I thought you might be interested in this article on Gov Palin’s Jacksonian foreign policy and the link to her facebook post.

http://conservatives4palin.com/2011/08/governor-palin-and-the-return-of-jacksonian-foreign-policy.html

IMHO, the Gov is doing a masterful job of backpedaling from being the first to advocate imposing a No Fly zone. Someone, perhaps you, must have explained what was involved in destroying a country’s air defenses so that our aircraft can operate safely. I would be pleased if any of the candidates aside from Ron Paul would ask why we have reneged on the peace settlement negotiated with Gadaffy after the capture of Saddam inspired him to surrender his WMD. Everyone seems to be focusing on their outrage about the Lockerbie bomber being released. None seem to remember that it was Obama rather than Bush who signed off on that.

On another note, FOX News reports that Gadaffy had a large photo album devoted to Condi Rice who negotiated the peace with him. One cannot fault him for taste. I suspect that no world leader will develop a similar infatuation with Hillary.

Jim Crawford

Palin has indeed made a clear statements of principle. In general I tend to agree with her, but with reservations. There are times when it is necessary to use force without exerting the power of the Republic. In the long forgotten past we dealt with that sort of thing by having a Department of War and a Department of the Navy. Navy was junior to War. By custom Navy including the Marines belonged to the President, and he could do pretty well what he thought was needed; but if he wanted to involve the Army, which was the Department of War, he had to go to Congress. We managed pretty well on that principle for a long time.

Provided information:

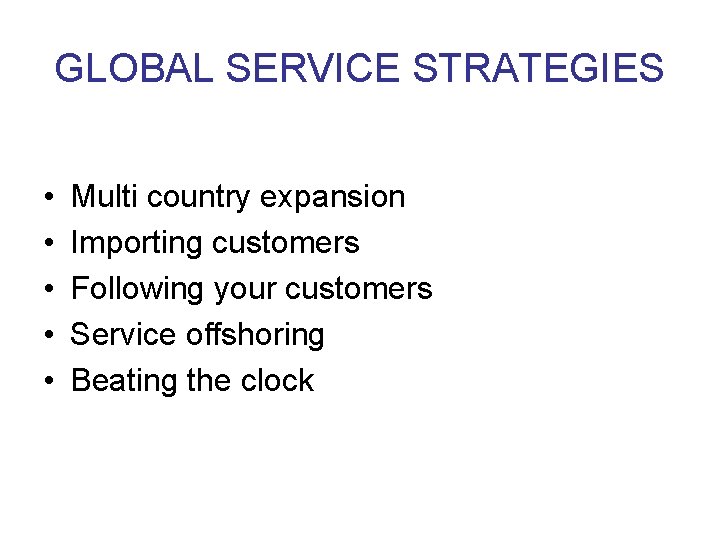 GLOBAL SERVICE STRATEGIES

• Multi country expansion
• Importing customers
• Following your customers
• Service offshoring
• Beating the clock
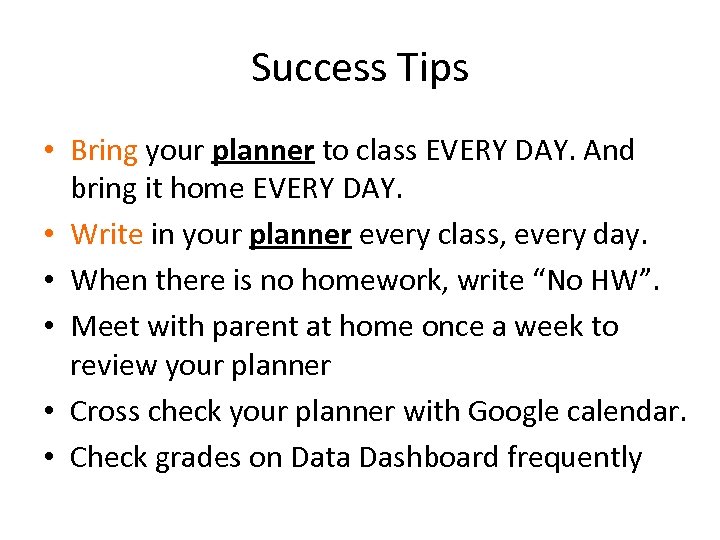 Success Tips

• Bring your planner to class EVERY DAY. And bring it home EVERY DAY.
• Write in your planner every class, every day.
• When there is no homework, write “No HW”.
• Meet with parent at home once a week to review your planner
• Cross check your planner with Google calendar.
• Check grades on Data Dashboard frequently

Questions to answer:
A. Rewrite the part of the Palin discussion that begins at the words "IMHO, the Gov" and stops after "infatuation with Hillary.", putting "Condoleezza Rice" in place of "Condi Rice".
B. State whether each statement agrees with the Palin discussion, answering yes or no and quoting the deciding words: (i) The first writer says Bush signed off on the release of the Lockerbie bomber. (ii) FOX News is reported to say that Gadaffy had a large photo album devoted to Condi Rice. (iii) In the past, the Navy ranked above the Department of War.
C. Continue the Palin discussion from its final sentence.
The material has no connection to the Palin discussion.

Expected outputs:
A.
IMHO, the Gov is doing a masterful job of backpedaling from being the first to advocate imposing a No Fly zone. Someone, perhaps you, must have explained what was involved in destroying a country’s air defenses so that our aircraft can operate safely. I would be pleased if any of the candidates aside from Ron Paul would ask why we have reneged on the peace settlement negotiated with Gadaffy after the capture of Saddam inspired him to surrender his WMD. Everyone seems to be focusing on their outrage about the Lockerbie bomber being released. None seem to remember that it was Obama rather than Bush who signed off on that.

On another note, FOX News reports that Gadaffy had a large photo album devoted to Condoleezza Rice who negotiated the peace with him. One cannot fault him for taste. I suspect that no world leader will develop a similar infatuation with Hillary.

B.
(i) No: "it was Obama rather than Bush who signed off on that."
(ii) Yes: "FOX News reports that Gadaffy had a large photo album devoted to Condi Rice"
(iii) No: "Navy was junior to War."

C.
I am neither isolationist nor interventionist, but I do agree that sending in the troops in matters of less than vital interest needs careful consideration, and all these things require more cost/benefit analysis than we seem to be giving. The problem is Viet Nam: we were right to go there, and as Reagan observed it was a noble thing to do, defending the liberty of the South; after the South fell came reeducation camps and other recriminations. That is all fading now. But of course there was a hard to explain US interest. If containment was to work the USSR had to be contained. Viet Nam was a long way from the USSR, expensive to supply, and easier for us logistically. It became a long war of attrition and it did a lot to drain the Soviets (Afghanistan did a lot more). As a Campaign of Attrition in the Seventy Years War it was in fact a success, but a damned expensive one – wars of attrition always are. And we did win it. By 1972 North Viet Nam could send 150,000 troops south, and despite surprise they were utterly defeated. More than 100,000 troops lost, two armored divisions lost, fleets of trucks lost; all at a cost of a few hundred American casualties. The Army of the Republic of Viet Nam held fast under that hammer, and with US support won a big victory. That was all thrown away in 1975 when the Congress voted to support South Viet Nam with 20 cartridges and 2 hand grenades per troop, and forbade US air support, so we saw the pictures of helicopters pushed into the sea and the shameful flight from Saigon; had the US provided the support in 1975 that we provided in 1972 the outcome would have been different. Note that in both 1972 and 1975 the wars were the result of an invasion from the north, not Viet Cong insurgents.

The Cold War ended, and the US has since made friends with Viet Nam; we may yet return to Cam Ranh Bay. Meanwhile we replaced the conscript army with the new Legions, all volunteers. Supposedly we adopted new rules as well, but over time we began to commit the troops piecemeal into places where our interests were murky and the goals unclear. Now we are in the longest war of our history and the goals are still unclear.

The US conscript army in Viet Nam bears little resemblance to the modern Legions. It is more powerful than the armies Jackson would have known, and American obligations world wide are deeper and more complex than any Jackson faced.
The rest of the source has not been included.